##### DATA TO PROCESS #####
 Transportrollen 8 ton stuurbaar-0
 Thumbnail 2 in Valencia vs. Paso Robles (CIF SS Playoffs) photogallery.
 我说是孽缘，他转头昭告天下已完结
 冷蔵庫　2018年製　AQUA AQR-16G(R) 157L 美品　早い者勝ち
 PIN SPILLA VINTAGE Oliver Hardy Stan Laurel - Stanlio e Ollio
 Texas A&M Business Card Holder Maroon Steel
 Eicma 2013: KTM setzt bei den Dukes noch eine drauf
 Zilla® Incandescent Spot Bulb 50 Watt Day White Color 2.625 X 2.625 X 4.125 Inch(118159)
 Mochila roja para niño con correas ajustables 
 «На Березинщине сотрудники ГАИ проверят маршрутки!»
#####
##### DATA TO PROCESS #####
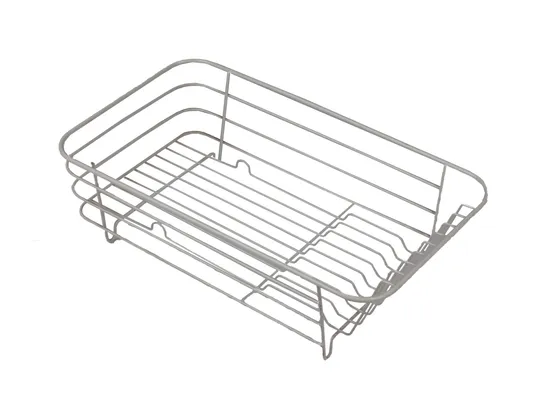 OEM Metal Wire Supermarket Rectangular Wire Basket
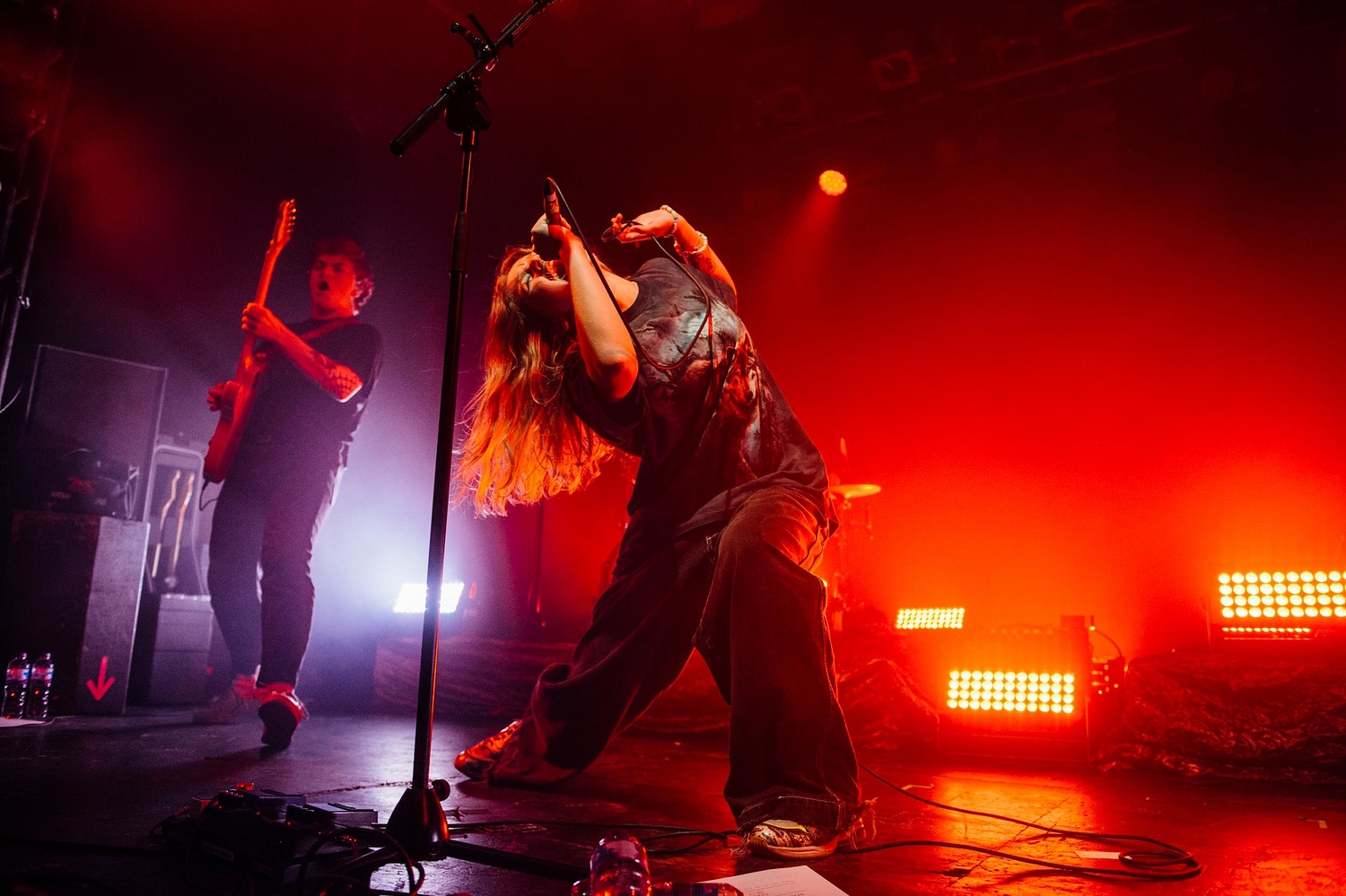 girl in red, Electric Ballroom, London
#####
##### DATA TO PROCESS #####
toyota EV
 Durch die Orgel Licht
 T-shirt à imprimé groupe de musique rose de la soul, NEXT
#####
WHAT THE TASK ASKS - Set down again, word for word, the stretch of records from the line with "Mochila roja para" to the line with "Березинщине сотрудники ГАИ", both of those lines included.

FINISHED EXERCISE -
 Mochila roja para niño con correas ajustables 
 «На Березинщине сотрудники ГАИ проверят маршрутки!»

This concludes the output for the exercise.